The broker said, “Madam, the doctor obtained all he needed to know from Kilikunchu herself---in the same way he finds a patient’s medical history.”

Dr. Ravi hadn’t really told the broker that he wanted a Dodson car. It was the broker who had made up the excuse so he didn’t have to relay the real reason why the doctor wanted to end the arrangement. He didn’t think that Luxsmi would understand the doctor’s philosophy.

Still, not understanding, Luxsmi just continued to stare at the broker.

“Madam, do you remember his inquiries into your daughter’s education and her family’s education?”

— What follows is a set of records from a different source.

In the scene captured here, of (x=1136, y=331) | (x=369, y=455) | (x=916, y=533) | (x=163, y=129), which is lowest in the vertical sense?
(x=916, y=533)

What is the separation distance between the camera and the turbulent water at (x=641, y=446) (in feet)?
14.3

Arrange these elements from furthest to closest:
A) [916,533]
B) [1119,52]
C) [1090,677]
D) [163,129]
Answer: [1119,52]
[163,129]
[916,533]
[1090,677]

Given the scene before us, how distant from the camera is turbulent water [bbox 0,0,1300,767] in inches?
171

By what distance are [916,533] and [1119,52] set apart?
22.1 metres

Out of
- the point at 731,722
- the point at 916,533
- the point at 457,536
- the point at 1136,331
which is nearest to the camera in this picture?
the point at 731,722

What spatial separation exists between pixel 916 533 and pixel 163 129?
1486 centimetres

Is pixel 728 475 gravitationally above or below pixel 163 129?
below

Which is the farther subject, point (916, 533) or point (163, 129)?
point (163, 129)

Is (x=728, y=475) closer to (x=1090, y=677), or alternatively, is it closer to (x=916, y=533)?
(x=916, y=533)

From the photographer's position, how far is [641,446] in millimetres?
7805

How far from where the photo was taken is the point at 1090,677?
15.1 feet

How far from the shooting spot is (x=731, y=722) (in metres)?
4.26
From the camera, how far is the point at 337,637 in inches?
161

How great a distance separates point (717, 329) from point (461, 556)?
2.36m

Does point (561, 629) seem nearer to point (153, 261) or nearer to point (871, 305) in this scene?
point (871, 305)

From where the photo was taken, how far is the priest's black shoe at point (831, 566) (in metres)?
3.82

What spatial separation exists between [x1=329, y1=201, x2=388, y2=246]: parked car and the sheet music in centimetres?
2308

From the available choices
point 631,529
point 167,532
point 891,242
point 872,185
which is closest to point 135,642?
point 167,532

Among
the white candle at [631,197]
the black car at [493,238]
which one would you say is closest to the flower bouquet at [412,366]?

“Yes, I do. I do, Mr. Broker. He wanted to know all about our educational qualifications! Mr. Broker, isn’t Dr. Ravi interested in anything apart from education? Education! Education! Silly education!” Luxsmi retorted and looked through the window at the barn where a Red Sindhi cow was leisurely eating straw. She knew that the Red Sindhi cow breeds gave more milk than other breeds and were widely kept for milk production across Pakistan, India, Bangladesh, Sri Lanka, and other countries

When the irritated woman looked again at the broker, he was searching for something in his yellow bag. She asked him, “Please tell me what the doctor said.”

“He said something about…genetics, hereditary, DNA molecules.”

“What?” she exclaimed.

The broker cleared his throat. “He told me that if you plant bitter gourd seeds, you won’t harvest bottle gourds. It is an old Tamil proverb. I think I know what he meant.” The broker looked at Madam Luxsmi, but it was clear that she didn’t understand the doctor’s reasoning. She thought he was just beating about the bush in an effort to increase the dowry. Finally, the broker put it in plain words.

“He wants to marry someone that is more than just beautiful—someone intelligent. He said that since no one in your family has passed even the year ten --- Ordinary Level --- examination, and that your daughter sat the O.L. examination three times and failed to pass more than two subjects that he wanted to break off the arrangement. He is looking for better breeding, Madam.”

“Mr. Broker, you’re talking rubbish!”

The broker got up from the gold coloured settee, thrust the cement factory foreman’s photograph into the yellow bag hanging on his left shoulder, gazed at the woman for a bit, and retorted, “Mrs. Luxsmi Suppiah, he doesn’t want to marry a dud and he doesn’t want to father duds either.”

Madam Luxsmi Suppiah was wondering what Dr. Ravi, the groom, had meant.